Do you know an employee asking for a deserved raise is something that shows initiative? Additionally, a good boss won’t take offense. Because it’s better for a great employee to ask for a raise then to up and quit and work for a better-paying competitor from a boss’s perspective; especially if they would have paid the raise if asked. But, there’s a wrong way and a right way to ask for a raise; and timing is important. So below are some things to think about if you are the employee asking for a raise:
- Do a self-assessment: Think about your performance at work; are you quiet or in the limelight? Does your boss know of anything that you’ve personally contributed to on a project? Are you an essential part of your team? Would your absence make any difference? Unless you have some accomplishments under your belt then, you may be overreaching.
- Know your value: After doing your self-assessment and feeling positive about it, then move ahead and find out what the pay should be for someone in your position at the office. Find out what other employers are paying their employees who have the similar experience and credentials to yours. This can be found out online.
- Bring proof of your value: What have you done at the job to increase your value? Have you boosted sales, completed a project which expanded the market? Found a way to increase the reach of social media? Have documentation ready and keep it updated monthly until you need it for your pay raise interview.
- Watch your timing: Time your raise request during the time of the year that evaluations are given to employees, even if you’ve been there for less than a year, but you’re not so new that it is inappropriate. Here, you have the boss one-to-one too, and the subject of a raise deals with your job performance, so it isn’t an out of the blue request additionally. So if you can prove that you’ve done an outstanding job, go ahead and ask. Just remember, if the company is having a financial downturn for the year, your timing may be wrong.
- Prepare an alternate suggestion: If the company you’re working for isn’t giving raises, suggest an alternative request. Suggest an alternative such as flexible working hours, a four-day week with the same hours worked per week, unpaid time off when needed or extra vacation time.

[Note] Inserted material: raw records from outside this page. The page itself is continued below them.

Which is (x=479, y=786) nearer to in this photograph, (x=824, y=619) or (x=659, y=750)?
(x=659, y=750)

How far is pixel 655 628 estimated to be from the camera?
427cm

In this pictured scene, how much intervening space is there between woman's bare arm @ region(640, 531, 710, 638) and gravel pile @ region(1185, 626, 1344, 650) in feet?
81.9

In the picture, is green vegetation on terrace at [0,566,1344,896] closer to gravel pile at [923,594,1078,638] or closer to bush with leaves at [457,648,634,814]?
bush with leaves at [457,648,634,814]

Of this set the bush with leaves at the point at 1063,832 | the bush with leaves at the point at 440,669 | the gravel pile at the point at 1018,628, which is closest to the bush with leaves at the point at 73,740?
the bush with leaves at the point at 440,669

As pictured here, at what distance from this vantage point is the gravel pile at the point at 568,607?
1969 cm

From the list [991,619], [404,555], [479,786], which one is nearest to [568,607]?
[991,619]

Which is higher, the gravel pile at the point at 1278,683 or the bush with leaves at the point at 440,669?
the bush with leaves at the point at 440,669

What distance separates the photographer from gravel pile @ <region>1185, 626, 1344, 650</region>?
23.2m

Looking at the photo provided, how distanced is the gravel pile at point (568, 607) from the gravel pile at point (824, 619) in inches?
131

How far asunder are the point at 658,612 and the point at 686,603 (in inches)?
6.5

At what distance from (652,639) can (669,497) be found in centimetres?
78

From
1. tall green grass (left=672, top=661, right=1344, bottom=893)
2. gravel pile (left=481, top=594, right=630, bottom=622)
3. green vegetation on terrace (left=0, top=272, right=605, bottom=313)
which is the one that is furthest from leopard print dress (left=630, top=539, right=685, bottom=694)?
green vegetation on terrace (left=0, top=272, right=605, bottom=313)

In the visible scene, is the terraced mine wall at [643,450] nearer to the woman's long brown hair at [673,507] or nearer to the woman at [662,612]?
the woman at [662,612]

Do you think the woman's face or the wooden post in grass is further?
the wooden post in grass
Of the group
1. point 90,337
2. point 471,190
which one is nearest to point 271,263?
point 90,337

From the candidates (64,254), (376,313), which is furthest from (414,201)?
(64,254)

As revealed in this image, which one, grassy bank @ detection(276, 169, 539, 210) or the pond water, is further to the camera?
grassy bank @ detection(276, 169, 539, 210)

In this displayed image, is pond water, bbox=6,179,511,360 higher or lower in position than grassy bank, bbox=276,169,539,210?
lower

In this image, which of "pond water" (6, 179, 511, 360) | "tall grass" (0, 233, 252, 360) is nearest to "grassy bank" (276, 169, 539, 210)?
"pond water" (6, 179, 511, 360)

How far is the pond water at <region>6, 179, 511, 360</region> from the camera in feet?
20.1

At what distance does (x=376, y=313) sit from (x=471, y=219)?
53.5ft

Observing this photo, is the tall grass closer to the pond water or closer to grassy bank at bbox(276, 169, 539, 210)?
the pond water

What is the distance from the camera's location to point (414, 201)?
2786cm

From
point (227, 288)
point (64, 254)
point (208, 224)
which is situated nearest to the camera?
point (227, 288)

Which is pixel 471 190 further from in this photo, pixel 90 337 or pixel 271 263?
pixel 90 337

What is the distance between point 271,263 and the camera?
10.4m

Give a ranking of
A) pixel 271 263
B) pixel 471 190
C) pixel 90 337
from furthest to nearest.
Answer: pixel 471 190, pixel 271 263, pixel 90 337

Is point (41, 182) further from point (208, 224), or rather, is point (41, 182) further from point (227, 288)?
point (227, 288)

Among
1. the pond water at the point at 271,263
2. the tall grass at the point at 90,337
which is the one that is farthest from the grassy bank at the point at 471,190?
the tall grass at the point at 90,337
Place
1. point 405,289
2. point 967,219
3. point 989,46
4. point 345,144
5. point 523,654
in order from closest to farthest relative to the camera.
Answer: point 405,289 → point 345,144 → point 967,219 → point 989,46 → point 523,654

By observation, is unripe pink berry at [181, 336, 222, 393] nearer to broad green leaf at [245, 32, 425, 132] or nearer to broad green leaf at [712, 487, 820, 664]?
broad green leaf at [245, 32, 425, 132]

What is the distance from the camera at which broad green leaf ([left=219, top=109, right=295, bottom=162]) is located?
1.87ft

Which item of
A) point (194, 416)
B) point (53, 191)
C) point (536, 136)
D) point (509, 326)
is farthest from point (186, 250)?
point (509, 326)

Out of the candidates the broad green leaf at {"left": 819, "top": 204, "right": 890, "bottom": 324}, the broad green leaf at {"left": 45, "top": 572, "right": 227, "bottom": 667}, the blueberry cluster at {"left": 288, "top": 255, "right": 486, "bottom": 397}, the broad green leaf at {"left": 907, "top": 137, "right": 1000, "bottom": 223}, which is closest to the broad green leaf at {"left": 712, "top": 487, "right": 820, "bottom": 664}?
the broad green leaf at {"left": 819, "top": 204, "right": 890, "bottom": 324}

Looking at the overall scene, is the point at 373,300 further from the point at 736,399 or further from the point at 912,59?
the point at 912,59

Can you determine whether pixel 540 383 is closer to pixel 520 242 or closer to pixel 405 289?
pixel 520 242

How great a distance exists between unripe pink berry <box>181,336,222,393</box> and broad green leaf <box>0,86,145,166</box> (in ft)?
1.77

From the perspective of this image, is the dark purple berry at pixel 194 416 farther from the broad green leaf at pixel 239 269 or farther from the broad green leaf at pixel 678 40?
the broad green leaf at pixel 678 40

Your employer may not have thought of these as an alternative to a raise.
- Make an appointment with your boss: After you’ve made an appointment with your boss, start preparing yourself. Just causally discussing a raise isn’t professional either. It looks as if you don’t take things seriously. By taking time and being prepared, it shows your boss that you’re serious about where your career is too. It may make all the difference.
What not to do if you want a raise
There are several things not to do if you are planning on asking for a raise. Here, how you present yourself at work, and your demeanor is important for your career growth. It’s just as important how others perceive you as is your work performance too. So, if you’re sitting with a group of co-workers on break or at lunch, don’t bring up salaries or individual performance ratings to try to get a feel on what others are being paid as a comparison. It’s a tacky technique and can hurt the professional image you want to portray.
Also, don’t compare what you’re paid to what others are paid. It’s irrelevant because companies evaluate salaries on the individual’s job performance and you look grasping. When you ask for a raise, it should be based on what you have done for the company then, what your skills are and what kind of contribution you’ve made to make the company a better place.
What to do if you don’t get a raise
If after all this, you don’t get the raise, now what? There are several options for you to choose from. You can work on the reasons why you didn’t get a raise. Perhaps you need to try harder in different areas or improve yourself in other ways before asking again. Or, you can change employment and switch to another job if you aren’t going to be happy where you are now. Or, you can get a side job to cover what you were expecting to make with the raise that you didn’t get if it doesn’t violate a company policy.
Just remember before you ask, be prepared.